Che cosa significa ipertensione per il cervello
L'ipertensione arteriosa, cioè la pressione alta del sangue, può danneggiare il cervello lentamente nel tempo. Questo danno può portare a un declino delle capacità cognitive, cioè a difficoltà di memoria, attenzione e ragionamento, che in alcuni casi evolvono in demenza.
Il ruolo del controllo della pressione nel tempo
Il danno cerebrale causato dall'ipertensione si sviluppa molto lentamente, per questo è stato difficile dimostrare in passato il legame diretto con la demenza. Tuttavia, ora ci sono prove importanti che mantenere la pressione sotto controllo già nella mezza età può aiutare a prevenire:
- la comparsa di lesioni nella sostanza bianca del cervello, che sono aree danneggiate visibili con la risonanza magnetica;
- il peggioramento del declino cognitivo.
Quali sono i valori di pressione da raggiungere
È importante capire quali valori di pressione sanguigna mirare con la terapia per ottenere i migliori risultati nella prevenzione dei danni cerebrali. Lo studio SPRINT ha confrontato due modi di trattare l'ipertensione:
- un trattamento standard, con l'obiettivo di mantenere la pressione sistolica (la pressione quando il cuore batte) sotto i 140 mmHg;
- un trattamento più intenso, con l'obiettivo di portare la pressione sistolica sotto i 120 mmHg.
Il trattamento più intenso ha mostrato benefici importanti nel ridurre eventi cardiovascolari gravi, come infarti o ictus.
Effetti del trattamento sulla salute del cervello
Lo studio SPRINT-MIND, durato 5 anni, ha valutato come questi due approcci influenzano i danni cerebrali e la comparsa di demenza. I risultati principali sono stati:
- Il trattamento intensivo ha rallentato leggermente l'aumento delle lesioni nella sostanza bianca e la perdita di volume cerebrale, anche se le differenze rispetto al trattamento standard erano piccole.
- Non è stata trovata una differenza significativa nella comparsa di demenza tra i due gruppi.

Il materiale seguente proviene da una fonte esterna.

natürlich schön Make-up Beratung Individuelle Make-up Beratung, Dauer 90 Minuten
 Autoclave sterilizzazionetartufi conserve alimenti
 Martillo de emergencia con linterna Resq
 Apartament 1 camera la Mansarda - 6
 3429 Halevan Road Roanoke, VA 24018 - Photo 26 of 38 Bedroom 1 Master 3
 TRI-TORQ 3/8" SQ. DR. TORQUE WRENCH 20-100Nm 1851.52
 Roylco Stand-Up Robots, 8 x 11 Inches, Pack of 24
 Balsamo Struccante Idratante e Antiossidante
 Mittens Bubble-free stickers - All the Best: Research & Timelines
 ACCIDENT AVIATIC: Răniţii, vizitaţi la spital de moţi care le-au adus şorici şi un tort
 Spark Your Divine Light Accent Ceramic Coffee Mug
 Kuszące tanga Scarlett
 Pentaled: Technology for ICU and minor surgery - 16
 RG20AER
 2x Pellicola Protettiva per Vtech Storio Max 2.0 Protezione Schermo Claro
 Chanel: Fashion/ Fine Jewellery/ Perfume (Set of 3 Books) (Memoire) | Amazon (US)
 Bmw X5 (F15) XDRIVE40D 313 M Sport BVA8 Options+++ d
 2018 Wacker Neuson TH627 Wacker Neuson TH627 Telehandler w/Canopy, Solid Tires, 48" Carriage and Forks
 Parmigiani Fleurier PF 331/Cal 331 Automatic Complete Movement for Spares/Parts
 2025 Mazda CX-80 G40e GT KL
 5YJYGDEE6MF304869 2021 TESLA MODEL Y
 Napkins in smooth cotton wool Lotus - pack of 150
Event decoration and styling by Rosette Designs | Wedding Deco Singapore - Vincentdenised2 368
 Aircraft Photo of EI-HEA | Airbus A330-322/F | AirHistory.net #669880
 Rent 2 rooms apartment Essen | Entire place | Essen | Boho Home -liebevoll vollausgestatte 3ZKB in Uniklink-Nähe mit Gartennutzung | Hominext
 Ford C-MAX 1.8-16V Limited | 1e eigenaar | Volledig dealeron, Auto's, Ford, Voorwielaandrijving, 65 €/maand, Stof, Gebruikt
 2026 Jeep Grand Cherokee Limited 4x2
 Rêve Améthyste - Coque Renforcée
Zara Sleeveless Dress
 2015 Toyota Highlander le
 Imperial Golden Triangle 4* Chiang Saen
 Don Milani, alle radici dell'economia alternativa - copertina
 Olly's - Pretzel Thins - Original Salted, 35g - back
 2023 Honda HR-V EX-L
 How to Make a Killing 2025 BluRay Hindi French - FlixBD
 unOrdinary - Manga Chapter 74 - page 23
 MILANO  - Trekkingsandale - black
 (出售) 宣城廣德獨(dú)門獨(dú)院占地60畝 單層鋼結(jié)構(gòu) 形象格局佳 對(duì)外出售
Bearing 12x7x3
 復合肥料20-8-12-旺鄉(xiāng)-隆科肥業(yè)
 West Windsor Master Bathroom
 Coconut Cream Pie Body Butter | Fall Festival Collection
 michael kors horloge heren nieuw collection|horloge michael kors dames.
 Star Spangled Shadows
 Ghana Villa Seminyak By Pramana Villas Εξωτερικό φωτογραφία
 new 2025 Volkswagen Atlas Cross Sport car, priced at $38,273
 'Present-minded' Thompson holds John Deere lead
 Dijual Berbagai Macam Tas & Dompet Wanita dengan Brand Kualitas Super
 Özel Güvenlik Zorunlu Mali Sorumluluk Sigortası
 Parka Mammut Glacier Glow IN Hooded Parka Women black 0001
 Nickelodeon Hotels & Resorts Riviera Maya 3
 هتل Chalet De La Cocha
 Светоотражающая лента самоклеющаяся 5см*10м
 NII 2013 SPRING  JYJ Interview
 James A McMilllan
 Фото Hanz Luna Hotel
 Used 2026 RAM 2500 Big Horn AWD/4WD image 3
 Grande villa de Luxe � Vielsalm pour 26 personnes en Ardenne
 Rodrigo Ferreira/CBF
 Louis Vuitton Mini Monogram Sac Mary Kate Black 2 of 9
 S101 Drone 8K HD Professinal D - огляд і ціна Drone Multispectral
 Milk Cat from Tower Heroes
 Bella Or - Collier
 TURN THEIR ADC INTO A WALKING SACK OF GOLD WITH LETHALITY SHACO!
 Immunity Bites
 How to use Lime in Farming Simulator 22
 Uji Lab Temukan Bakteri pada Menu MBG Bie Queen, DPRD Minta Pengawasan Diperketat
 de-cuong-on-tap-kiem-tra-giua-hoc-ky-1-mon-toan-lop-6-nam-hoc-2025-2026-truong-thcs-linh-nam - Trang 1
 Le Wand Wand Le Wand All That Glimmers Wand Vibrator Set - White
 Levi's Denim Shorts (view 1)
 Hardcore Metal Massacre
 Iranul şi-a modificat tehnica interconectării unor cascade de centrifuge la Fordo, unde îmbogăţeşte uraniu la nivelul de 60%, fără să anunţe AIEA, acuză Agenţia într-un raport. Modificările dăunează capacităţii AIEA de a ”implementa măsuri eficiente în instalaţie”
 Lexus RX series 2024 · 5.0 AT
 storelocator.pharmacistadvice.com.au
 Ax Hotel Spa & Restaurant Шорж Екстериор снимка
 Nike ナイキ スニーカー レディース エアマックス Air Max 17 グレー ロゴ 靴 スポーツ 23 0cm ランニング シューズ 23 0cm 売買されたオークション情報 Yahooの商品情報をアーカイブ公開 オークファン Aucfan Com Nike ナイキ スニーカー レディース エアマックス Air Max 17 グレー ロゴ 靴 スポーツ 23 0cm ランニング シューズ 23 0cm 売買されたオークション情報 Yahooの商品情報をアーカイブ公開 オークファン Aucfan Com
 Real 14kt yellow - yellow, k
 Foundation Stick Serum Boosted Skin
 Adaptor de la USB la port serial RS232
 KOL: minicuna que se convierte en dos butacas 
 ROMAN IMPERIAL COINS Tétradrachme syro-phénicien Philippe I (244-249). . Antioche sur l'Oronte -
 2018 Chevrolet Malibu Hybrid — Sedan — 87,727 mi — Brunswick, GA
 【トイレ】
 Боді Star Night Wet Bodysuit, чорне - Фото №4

Questi risultati indicano che, anche se un controllo più stretto della pressione può aiutare a proteggere il cervello, non è ancora chiaro se questo riduca in modo importante il rischio di sviluppare demenza.
In conclusione
L'ipertensione può causare danni cerebrali che portano a un declino cognitivo e alla demenza, ma questi effetti si manifestano molto lentamente nel tempo. Controllare bene la pressione arteriosa, specialmente a partire dalla mezza età, sembra utile per rallentare alcuni cambiamenti nel cervello. Tuttavia, non è ancora certo se un trattamento più aggressivo riduca in modo significativo il rischio di demenza. Sono necessari ulteriori studi per chiarire questo aspetto.